#### DATA FOR THIS EXERCISE ####

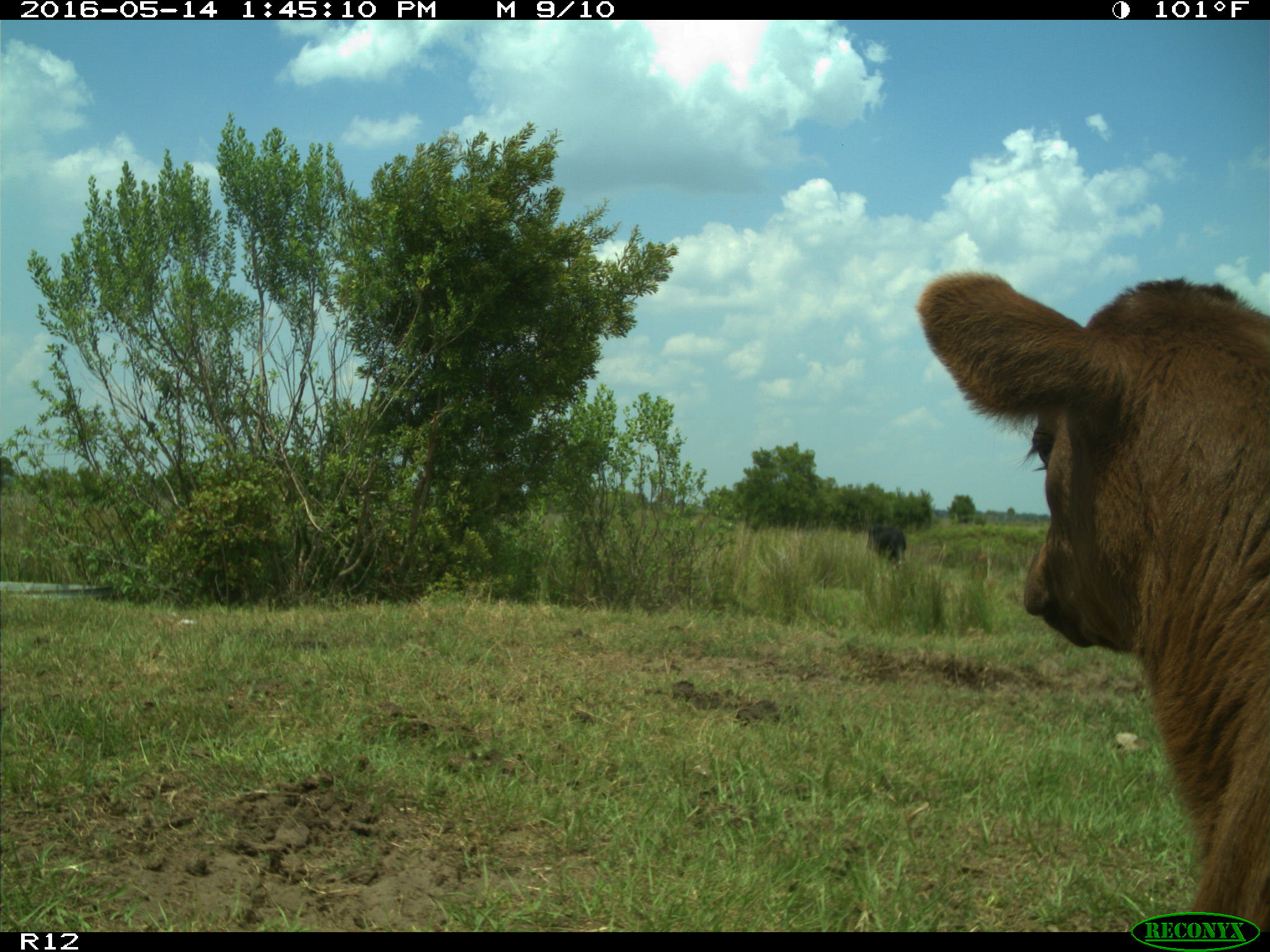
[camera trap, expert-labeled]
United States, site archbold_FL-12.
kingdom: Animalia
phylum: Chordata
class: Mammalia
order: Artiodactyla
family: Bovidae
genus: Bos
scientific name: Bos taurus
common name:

####

> ACTIVITY
Should any entry above carry a picture, omit it and repeat everything else word for word.

> EXPECTED ANSWER
[camera trap, expert-labeled]
United States, site archbold_FL-12.
kingdom: Animalia
phylum: Chordata
class: Mammalia
order: Artiodactyla
family: Bovidae
genus: Bos
scientific name: Bos taurus
common name:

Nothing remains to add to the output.